* **WHAT IS NEEDED**:
If a line below contains the word "Hotel", count it; give only the total.

* **MATERIAL TO PROCESS**:
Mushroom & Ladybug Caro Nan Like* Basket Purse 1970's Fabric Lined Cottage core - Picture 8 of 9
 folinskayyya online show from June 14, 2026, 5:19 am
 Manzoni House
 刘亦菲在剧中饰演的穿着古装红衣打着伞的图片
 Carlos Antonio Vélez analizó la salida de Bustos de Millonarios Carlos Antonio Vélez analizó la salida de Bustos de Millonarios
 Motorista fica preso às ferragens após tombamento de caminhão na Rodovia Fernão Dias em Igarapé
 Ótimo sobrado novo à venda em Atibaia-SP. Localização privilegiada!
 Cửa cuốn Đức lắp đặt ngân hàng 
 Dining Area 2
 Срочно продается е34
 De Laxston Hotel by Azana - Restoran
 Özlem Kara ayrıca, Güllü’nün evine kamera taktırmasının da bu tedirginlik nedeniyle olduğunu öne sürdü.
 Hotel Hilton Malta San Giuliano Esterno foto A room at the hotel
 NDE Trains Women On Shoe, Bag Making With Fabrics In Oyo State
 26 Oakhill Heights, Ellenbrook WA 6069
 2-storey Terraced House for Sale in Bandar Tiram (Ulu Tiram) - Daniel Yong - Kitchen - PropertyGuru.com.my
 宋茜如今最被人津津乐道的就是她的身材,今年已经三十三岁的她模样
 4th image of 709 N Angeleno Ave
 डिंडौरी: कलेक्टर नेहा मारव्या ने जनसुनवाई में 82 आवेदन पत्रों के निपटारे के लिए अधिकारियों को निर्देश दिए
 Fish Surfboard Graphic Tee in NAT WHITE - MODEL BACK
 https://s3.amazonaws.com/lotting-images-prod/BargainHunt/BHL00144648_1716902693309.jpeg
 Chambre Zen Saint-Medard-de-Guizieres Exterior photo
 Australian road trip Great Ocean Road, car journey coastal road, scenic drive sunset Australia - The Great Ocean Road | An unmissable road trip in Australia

* **RESPONSE**:
2